▸ Task directions:
Nothing but the line containing "Begravelsen finder sted" and the lines after it in the entries below should appear, each repeated exactly.

▬▬▬▬▬▬

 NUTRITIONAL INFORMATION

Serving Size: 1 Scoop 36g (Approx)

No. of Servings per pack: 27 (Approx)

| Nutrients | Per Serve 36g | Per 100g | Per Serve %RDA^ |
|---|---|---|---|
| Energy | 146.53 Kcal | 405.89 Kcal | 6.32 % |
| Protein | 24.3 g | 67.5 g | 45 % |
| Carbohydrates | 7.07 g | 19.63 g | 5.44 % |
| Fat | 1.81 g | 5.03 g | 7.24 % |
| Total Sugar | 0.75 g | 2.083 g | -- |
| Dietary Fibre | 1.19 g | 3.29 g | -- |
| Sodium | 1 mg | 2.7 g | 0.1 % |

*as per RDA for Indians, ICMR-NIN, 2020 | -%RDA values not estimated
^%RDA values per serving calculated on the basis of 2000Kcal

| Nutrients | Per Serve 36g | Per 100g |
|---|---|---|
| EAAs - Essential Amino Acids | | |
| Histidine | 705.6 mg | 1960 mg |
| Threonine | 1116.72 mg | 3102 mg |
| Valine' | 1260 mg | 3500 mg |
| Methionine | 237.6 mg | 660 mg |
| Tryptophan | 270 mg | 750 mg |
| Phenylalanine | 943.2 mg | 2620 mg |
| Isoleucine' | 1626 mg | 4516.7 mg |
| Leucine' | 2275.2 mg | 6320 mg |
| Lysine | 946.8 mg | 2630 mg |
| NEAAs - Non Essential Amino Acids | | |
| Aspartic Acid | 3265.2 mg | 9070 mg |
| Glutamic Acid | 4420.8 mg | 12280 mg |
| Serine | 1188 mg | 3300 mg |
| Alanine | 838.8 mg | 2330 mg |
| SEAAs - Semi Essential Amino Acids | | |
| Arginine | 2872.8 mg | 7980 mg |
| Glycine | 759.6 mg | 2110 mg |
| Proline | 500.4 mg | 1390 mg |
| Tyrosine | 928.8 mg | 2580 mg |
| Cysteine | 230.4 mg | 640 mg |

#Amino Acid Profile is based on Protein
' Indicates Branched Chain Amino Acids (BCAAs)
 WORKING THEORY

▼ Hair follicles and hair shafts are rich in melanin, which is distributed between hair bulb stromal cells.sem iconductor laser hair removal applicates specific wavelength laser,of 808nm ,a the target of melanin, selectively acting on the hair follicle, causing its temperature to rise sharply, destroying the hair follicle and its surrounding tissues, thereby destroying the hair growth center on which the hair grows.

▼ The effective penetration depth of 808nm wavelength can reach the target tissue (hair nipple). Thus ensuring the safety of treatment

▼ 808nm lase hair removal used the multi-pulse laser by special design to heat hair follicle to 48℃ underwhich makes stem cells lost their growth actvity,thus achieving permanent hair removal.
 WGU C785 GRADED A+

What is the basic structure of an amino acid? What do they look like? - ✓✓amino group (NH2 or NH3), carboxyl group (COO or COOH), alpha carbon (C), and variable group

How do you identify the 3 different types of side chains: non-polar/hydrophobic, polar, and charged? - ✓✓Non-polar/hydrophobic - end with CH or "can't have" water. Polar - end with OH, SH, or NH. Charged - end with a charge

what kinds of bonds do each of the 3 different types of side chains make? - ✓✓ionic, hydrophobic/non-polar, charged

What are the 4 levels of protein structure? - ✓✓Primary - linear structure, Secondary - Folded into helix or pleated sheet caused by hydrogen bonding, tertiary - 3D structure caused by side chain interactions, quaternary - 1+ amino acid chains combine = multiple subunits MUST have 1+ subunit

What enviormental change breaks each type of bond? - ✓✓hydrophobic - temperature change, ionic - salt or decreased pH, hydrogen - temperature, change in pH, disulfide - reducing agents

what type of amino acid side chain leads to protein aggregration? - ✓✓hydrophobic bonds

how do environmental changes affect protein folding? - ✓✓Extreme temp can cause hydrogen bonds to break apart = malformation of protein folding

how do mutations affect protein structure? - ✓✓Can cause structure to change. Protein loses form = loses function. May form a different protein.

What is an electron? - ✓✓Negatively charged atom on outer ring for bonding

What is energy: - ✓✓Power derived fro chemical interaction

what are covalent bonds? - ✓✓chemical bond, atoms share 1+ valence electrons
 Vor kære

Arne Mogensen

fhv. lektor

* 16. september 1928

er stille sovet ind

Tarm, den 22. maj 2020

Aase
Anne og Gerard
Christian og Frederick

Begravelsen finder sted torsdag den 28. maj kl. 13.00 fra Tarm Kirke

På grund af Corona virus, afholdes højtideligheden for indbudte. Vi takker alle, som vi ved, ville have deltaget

▬▬▬▬▬▬

▸ Written reply:
Begravelsen finder sted torsdag den 28. maj kl. 13.00 fra Tarm Kirke

På grund af Corona virus, afholdes højtideligheden for indbudte. Vi takker alle, som vi ved, ville have deltaget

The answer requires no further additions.